Texas Law Review Archives
 

Volume 53
1974-1975

Issue Number 2

Note:
Mike Baldwin, Administrative Law—Exhaustion of Remedies—Federal Employees Must Exhaust Civil Service Commission Remedies Before Bringing an Action for Discriminatory Employment Practices Under Section 1981 of the Civil Rights Act. Penn v. Schlesinger (5th Cir. 1974), 53 TEXAS L. REV. 371 (1975).
 

Abstract:
In Penn, the Fifth Circuit held that federal employees must exhaust Civil Service Commission remedies before bringing an action under 42 U.S.C. § 1981. While exhaustion is generally the rule when a legal or equitable remedy coexists with administrative machinery designed to cope with the same problem, the Supreme Court has carved exceptions to this doctrine of exhaustion in the area of civil rights.
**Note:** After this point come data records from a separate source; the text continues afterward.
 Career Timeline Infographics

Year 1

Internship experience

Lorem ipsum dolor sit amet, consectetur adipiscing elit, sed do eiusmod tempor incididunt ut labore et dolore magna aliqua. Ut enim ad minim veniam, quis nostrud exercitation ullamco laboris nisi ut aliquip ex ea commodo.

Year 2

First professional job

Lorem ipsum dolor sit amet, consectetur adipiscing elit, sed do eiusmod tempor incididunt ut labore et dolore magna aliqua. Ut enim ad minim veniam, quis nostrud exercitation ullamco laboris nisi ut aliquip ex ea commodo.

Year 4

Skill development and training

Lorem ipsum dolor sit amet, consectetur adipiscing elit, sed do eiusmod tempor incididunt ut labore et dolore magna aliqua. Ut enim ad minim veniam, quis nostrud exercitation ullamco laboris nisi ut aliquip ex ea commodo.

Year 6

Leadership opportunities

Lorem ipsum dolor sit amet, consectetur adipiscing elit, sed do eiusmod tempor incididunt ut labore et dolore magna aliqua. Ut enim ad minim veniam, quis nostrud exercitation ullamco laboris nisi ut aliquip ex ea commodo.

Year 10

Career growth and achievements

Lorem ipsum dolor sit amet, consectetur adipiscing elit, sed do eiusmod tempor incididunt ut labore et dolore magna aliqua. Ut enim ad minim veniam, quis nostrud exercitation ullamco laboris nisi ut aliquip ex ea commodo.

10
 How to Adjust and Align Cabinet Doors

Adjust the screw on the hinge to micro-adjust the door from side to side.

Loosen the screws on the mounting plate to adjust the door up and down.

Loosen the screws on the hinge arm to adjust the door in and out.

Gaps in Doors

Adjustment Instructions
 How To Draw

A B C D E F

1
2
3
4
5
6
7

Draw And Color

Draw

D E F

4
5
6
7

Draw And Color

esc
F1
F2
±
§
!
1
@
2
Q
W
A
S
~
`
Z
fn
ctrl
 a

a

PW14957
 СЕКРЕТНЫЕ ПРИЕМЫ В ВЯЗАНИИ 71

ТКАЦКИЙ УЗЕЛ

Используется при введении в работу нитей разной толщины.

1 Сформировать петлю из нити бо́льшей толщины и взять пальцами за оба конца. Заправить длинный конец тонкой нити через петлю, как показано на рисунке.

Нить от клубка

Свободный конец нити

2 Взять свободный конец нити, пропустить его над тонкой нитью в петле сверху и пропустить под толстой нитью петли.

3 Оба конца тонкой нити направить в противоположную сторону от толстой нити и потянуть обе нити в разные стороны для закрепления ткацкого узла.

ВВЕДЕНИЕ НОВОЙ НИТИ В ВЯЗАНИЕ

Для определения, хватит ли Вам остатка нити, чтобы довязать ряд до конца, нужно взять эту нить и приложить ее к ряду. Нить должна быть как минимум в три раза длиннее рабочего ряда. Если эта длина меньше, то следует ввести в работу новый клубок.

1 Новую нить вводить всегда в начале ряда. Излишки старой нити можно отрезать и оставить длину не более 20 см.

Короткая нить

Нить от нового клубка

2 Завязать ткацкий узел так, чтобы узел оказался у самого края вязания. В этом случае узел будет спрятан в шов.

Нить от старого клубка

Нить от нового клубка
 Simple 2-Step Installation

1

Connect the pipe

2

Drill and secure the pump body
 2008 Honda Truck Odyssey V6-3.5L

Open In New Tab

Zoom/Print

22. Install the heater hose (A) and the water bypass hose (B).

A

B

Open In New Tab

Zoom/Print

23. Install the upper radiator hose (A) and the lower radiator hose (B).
Plaintiffs need not exhaust administrative remedies before bringing an action under 42 U.S.C. § 1983. Likewise, the Court has held that actions under 42 U.S.C. § 1982 are not “at war” with the administrative machinery implementing that section. In Penn, the Fifth Circuit refused to accord this option to bring suit without exhausting administrative remedies to federal employees, arguing that the Executive Order which gave oversight of implementation of Section 1981 to the Civil Service Commission essentially preempted alternative remedies. In this note the author argues that the Fifth Circuit’s reasoning is misguided for several reasons, including its inclination to accord preemptive power to an Executive administrative scheme, when the Supreme Court has consistently declined to afford this power to Congressional administrative schemes. Ultimately, the author concludes that the individual plaintiffs, including federal employees, are in a better position to judge whether to make use of administrative or judicial remedies for racial discrimination.